ИЗБРАННЫЙ ОТРЫВОК:
--------

Тамара снова вмешалась в мою судьбу и меня перевели в так называемый полустационар - обыкновенный барак с двумя ярусами нар и, естественно, более теплый, так как более людный.
Но чаша моих весов по-прежнему колебалась между жизнью и смертью. Меня продолжало лихорадить, отеки увеличивались и когда я спускала с нар ноги, было слышно, как вода, сочившаяся из пор кожи, падала медленными каплями. Если я нажимала пальцем ногу выше щиколотки, палец на два сустава уходил в рыхлую ткань. Лицо мое было так деформировано, что никто на свете не узнал бы меня теперь. И все же М.М.Заика дала указание врачу Трипольских (старушке-польке) регулярно давать мне адонис-вероналис и дигиталис. А еще Мария Михайловна принесла мне бутылочку гематогена и тихонько вложила в руки:
- Пейте по одному глотку через три часа. Эту маленькую передачу уловила одна очень худая молодая женщина. Когда я осталась одна, она подползла ко мне и громко зашептала в лицо:
- Отдай мне бутылочку! Зачем тебе, ты все равно умрешь... А я молодая, жить хочу, жить!.. Отдай пока никто у тебя не отнял...
Она стала выкручивать мне руку, постепенно разжимая мою ладонь, царапая и причиняя мне боль, постепенно приближаясь к бутылочке. Я до сих пор ощущаю эти прикосновения, так въелась мне в память та рука - страшная, как вползающая змея.
Женщина отняла у меня гематоген и мгновенно исчезла из поля зрения.
На другой день Мария Михайловна спросила меня:
- Пьешь?
- Нет, - отвечала я.
- Почему?
- У меня его отняли.

--------

ВЫДЕРЖКА ИЗ ДАННЫХ:
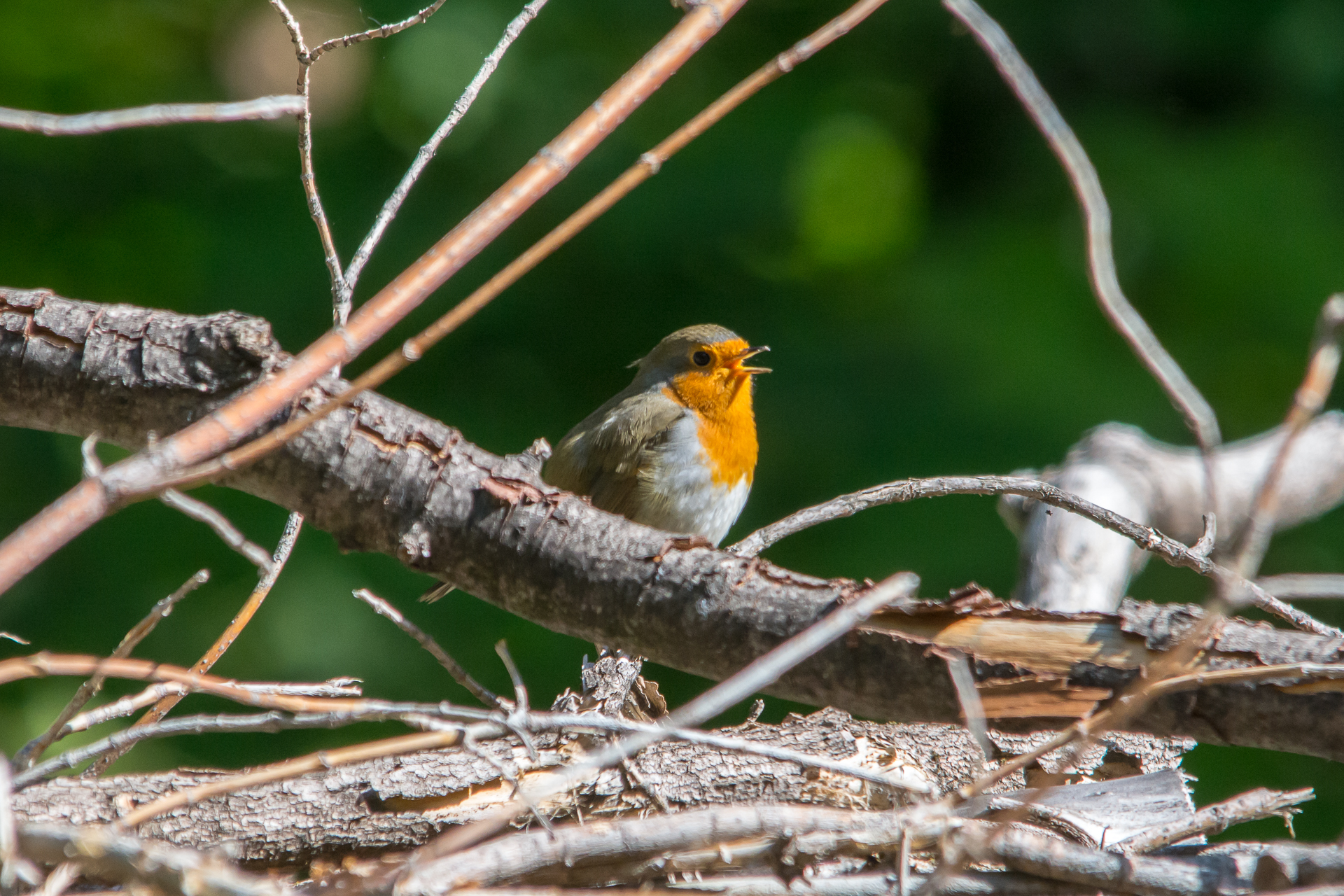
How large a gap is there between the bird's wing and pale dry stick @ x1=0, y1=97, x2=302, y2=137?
2368 millimetres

--------

ЗАДАНИЯ:
**A)** Согласуются ли с отрывком о бутылочке гематогена три утверждения ниже? На каждое ответьте «да» или «нет» и приведите дословно слова текста, которые это решают.
(i) Врачу Трипольских велели регулярно давать рассказчице гематоген.
(ii) Мария Михайловна сказала пить гематоген по одному глотку через три часа.
(iii) Бутылочку отняла очень худая молодая женщина.
**B)** Как мог бы продолжиться отрывок о бутылочке гематогена? Напишите продолжение, которое начинается сразу после реплики «У меня его отняли».

ОТВЕТЫ:
**A)**
(i) Нет: «регулярно давать мне адонис-вероналис и дигиталис».
(ii) Да: «Пейте по одному глотку через три часа».
(iii) Да: «одна очень худая молодая женщина».

**B)**
Тогда Мария Ммихайловна обеспечила мне прием гематогена из рук врача.
Доктор Трипольских! Будто ангел-спаситель простер надо мной крыла. Это она, неугомонная, верная, добрая неизменно появлялась возле меня через три часа с адонисом или дигиталисом. Я порой впадала в полное безразличие ко всему, в глубокую апатию, тогда мне досаждали эти появления и я умоляла:
- Уйдите, неужели вы не видите, что я умираю? Не мешайте мне...
И Трипольских вместе с сестрой Марией Александровной поднимала мою голову и ловко заливала мне в рот лекарство. Так и шло: ложка за ложкой, ложка за ложкой. И в какой-то момент мое умирающее сердце шевельнулось во мне и... ритмично застучало. До тех пор оно казалось лягушкой в болоте: то замрет, то заколышется, то запрыгает невпопад. И меня лихорадило приступами, периодически. Когда начинался такой приступ, я, как заклинание, читала стихи то Есенина, то Маяковского, то Апухтина. И слышала голос врача:
- Это деменция. Это пройдет, если жива останется...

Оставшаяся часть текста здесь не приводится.